Part of a data file:
(begin)

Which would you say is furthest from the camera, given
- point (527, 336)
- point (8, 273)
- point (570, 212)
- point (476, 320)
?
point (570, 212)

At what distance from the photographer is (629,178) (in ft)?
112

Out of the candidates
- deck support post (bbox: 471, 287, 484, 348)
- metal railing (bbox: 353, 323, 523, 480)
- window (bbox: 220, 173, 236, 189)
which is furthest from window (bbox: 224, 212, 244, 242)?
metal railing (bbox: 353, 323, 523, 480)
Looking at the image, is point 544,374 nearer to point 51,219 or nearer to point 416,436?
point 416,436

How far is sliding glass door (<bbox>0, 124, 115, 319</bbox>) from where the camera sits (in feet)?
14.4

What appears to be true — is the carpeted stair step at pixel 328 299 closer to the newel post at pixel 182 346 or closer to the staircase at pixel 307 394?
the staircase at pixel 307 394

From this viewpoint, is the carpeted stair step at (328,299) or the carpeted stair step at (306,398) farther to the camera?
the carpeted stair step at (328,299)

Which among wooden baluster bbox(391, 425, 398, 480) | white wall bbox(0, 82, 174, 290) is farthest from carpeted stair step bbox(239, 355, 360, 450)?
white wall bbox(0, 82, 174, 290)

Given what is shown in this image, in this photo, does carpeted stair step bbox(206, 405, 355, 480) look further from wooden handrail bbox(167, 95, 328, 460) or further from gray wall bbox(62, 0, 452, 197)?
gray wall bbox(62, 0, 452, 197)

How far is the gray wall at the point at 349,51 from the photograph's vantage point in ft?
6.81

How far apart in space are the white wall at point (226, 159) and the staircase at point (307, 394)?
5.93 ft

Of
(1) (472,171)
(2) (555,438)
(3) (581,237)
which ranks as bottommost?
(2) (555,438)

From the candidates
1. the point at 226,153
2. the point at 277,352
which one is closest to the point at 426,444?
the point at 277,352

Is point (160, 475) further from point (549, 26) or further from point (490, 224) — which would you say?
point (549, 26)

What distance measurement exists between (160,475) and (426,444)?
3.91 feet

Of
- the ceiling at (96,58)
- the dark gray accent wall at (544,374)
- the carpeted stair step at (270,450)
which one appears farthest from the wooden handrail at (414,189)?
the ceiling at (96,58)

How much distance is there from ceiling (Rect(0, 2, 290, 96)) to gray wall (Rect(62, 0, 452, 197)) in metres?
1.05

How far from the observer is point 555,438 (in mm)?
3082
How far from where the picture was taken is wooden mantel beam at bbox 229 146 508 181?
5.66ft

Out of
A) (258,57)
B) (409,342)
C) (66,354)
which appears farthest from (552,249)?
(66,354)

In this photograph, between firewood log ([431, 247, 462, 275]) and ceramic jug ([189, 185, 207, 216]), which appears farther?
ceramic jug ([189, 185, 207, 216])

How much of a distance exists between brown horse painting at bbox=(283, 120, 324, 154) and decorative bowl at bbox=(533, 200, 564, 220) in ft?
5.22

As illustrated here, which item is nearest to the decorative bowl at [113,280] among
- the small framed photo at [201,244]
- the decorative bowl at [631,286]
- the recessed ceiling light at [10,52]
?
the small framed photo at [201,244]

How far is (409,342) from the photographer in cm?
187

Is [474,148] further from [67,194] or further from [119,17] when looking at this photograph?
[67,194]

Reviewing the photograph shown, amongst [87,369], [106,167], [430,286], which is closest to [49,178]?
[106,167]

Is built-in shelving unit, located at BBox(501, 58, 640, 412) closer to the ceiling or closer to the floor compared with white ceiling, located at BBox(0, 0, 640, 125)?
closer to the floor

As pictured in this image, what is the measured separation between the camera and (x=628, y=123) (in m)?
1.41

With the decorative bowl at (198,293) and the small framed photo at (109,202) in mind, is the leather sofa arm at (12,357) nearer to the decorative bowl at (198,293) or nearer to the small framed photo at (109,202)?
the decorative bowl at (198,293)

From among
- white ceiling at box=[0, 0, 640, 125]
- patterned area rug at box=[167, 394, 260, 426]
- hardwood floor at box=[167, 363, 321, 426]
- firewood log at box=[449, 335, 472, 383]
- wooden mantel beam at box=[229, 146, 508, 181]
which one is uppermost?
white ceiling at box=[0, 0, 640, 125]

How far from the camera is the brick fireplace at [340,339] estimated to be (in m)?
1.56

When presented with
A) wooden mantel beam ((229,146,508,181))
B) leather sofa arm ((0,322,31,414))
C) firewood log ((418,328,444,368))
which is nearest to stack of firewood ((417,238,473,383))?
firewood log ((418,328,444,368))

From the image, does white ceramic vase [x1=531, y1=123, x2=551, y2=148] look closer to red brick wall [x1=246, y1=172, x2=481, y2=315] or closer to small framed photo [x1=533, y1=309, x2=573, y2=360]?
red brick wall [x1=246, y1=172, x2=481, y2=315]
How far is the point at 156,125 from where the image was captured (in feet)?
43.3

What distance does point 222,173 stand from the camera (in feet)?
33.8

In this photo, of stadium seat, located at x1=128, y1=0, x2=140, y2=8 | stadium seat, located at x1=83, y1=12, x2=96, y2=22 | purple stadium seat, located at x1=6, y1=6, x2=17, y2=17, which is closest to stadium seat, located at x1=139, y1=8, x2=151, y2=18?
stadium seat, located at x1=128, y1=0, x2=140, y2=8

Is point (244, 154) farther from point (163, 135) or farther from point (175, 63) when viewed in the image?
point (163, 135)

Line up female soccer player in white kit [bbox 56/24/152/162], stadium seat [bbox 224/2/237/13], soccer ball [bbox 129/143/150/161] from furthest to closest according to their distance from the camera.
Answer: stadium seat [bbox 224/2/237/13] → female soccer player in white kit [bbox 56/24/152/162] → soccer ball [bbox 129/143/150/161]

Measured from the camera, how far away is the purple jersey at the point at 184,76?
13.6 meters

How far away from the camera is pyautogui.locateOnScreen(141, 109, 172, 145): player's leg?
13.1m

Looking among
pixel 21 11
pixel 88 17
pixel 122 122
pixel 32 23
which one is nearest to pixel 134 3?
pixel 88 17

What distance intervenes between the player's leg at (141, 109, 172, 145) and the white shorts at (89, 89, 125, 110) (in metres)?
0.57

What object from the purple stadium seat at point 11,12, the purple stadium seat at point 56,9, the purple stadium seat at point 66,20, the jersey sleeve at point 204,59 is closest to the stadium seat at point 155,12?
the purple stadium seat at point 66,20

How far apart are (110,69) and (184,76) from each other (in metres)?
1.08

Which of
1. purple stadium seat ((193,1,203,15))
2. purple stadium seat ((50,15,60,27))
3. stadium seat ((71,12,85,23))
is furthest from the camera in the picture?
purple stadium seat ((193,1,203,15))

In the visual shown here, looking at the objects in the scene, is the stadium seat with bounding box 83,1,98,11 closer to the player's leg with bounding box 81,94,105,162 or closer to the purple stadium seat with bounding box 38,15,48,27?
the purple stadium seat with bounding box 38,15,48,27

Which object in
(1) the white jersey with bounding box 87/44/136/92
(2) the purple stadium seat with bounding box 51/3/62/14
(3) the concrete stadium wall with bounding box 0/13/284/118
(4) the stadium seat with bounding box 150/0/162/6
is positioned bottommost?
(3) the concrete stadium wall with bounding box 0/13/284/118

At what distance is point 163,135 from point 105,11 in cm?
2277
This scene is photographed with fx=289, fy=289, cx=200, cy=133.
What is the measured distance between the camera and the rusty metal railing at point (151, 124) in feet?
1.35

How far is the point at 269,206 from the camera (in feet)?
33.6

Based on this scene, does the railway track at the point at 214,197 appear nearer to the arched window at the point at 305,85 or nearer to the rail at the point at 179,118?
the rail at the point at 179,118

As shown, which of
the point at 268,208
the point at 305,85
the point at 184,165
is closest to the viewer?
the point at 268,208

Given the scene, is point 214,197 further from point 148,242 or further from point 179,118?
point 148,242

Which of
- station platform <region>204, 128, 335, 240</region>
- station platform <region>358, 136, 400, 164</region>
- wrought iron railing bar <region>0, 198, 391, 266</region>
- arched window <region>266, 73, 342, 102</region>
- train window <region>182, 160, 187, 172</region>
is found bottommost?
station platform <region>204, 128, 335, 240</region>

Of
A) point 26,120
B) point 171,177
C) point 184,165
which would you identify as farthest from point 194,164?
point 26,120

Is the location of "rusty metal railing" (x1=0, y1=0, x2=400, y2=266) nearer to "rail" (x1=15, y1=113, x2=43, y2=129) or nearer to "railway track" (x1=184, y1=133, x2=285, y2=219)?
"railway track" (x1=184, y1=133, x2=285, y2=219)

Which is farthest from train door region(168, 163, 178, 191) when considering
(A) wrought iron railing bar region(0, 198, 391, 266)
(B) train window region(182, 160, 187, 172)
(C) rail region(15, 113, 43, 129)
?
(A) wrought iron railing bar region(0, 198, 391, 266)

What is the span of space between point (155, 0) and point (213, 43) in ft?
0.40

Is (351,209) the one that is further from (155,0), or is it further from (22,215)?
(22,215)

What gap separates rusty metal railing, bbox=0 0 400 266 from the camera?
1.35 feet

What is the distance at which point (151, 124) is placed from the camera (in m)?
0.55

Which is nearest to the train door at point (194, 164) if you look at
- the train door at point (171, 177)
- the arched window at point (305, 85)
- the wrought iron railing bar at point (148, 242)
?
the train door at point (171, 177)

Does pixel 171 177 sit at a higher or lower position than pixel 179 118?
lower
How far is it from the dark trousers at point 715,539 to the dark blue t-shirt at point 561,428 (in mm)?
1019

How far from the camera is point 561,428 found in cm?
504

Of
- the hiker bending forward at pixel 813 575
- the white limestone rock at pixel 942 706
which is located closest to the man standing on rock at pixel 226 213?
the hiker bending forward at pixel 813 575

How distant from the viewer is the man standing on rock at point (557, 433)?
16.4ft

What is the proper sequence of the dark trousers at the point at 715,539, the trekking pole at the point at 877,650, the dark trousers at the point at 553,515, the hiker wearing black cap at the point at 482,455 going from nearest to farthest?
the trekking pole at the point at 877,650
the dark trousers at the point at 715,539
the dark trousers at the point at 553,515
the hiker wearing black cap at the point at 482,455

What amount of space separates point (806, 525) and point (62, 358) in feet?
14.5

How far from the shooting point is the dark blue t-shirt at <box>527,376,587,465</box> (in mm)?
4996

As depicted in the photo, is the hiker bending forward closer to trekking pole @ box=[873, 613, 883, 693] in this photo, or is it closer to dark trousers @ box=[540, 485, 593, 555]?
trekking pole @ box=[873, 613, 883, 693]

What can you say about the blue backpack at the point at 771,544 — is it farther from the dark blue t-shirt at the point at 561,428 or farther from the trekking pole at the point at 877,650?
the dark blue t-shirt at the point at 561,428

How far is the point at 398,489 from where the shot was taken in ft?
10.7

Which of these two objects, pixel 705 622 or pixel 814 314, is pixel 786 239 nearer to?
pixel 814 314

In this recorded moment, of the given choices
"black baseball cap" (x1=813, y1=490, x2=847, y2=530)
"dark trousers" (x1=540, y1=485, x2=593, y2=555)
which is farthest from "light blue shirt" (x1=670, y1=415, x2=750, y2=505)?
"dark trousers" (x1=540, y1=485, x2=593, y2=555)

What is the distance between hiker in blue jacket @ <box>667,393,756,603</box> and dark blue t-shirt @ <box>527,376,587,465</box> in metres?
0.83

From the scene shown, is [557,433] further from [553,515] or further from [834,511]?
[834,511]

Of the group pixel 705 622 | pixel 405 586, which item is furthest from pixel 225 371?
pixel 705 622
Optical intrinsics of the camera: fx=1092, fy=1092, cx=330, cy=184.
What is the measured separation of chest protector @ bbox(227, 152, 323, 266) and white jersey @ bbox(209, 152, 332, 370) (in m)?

(end)

→ **TASK BRIEF**: Rewrite the stretch from the line that contains "Optical intrinsics of" through the end of the entries, replacing "white jersey" with "gray jersey" and leaving everything else unchanged.

→ **CORRECT RESPONSE**:
Optical intrinsics of the camera: fx=1092, fy=1092, cx=330, cy=184.
What is the measured separation of chest protector @ bbox(227, 152, 323, 266) and gray jersey @ bbox(209, 152, 332, 370) (in m)?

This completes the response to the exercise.